Subway shutdown hurts coronavirus responders most: de Blasio

Mayor Bill de Blasio cast a skeptical eye Sunday on calls for Gov. Andrew Cuomo to suspend service in New York’s subway system to stem the spread of the coronavirus, citing a need for essential workers to get around.

“The biggest challenge that would create would be for our front-line healthcare workers, first responders, essential workers,” de Blasio said during a press briefing. “We can’t have those people in a position where they can’t get to work.”

Hizzoner was responding to a letter sent by four City Council members to Cuomo, calling for the governor to pull the plug on subway service.

The quartet argued that the move would protect both riders and MTA workers, of whom dozens have died and thousands fallen ill with the contagion.

An MTA spokesman on Saturday called the proposal “a dangerous and a terrible idea,” stressing the role the rails serve in helping front-line workers get around — logic echoed by de Blasio on Sunday.

▸ **DATA EXTRACT**:
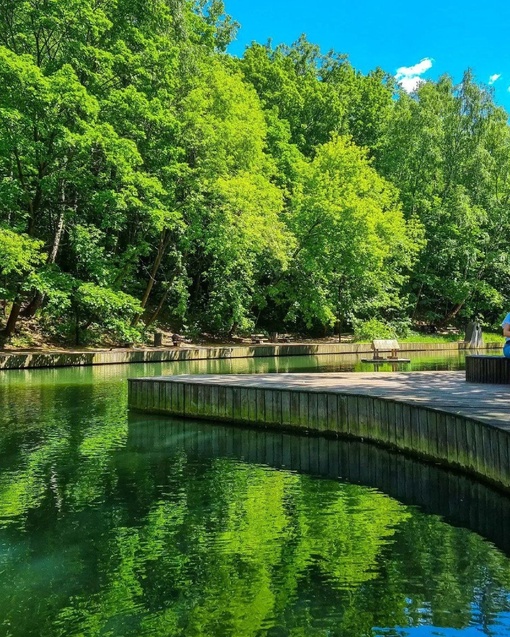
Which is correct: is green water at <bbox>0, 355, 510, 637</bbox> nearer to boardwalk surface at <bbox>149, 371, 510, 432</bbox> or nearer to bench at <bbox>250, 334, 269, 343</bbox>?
boardwalk surface at <bbox>149, 371, 510, 432</bbox>

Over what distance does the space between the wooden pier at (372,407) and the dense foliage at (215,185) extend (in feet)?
38.5

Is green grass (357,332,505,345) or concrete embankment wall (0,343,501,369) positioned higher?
green grass (357,332,505,345)

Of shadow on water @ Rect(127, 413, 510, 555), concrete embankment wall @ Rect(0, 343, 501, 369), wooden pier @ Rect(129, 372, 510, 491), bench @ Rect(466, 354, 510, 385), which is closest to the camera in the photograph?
shadow on water @ Rect(127, 413, 510, 555)

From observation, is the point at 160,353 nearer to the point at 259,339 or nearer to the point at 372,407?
the point at 259,339

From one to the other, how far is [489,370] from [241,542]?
8195mm

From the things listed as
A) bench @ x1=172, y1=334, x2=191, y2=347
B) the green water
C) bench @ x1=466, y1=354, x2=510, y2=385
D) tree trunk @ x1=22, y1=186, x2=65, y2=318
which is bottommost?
the green water

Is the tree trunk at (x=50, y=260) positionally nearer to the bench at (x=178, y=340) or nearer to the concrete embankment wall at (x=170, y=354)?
the concrete embankment wall at (x=170, y=354)

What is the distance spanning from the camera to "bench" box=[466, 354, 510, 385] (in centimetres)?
1190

▸ **EXERCISE PROMPT**: Extend the news article above about de Blasio's stance on shutting down the subway, picking up after its final sentence.

▸ **WRITTEN RESPONSE**:
“I have trouble understanding any proposal unless we can prove that there’s another way for people to get around that actually works, the people we need the most,” said de Blasio. “If they can’t get to where we need them, that poses a threat to everyone.”

Instead, Hizzoner said that the key is stricter enforcement of existing precautions.

“We need tight social-distancing standards, and I think the MTA needs to do a better job of defining really clearly what’s the maximum number of people that should be on a subway car, and ensuring with the NYPD there’s never more than that number,” he said.

Cuomo’s office did not immediately respond to a request for comment.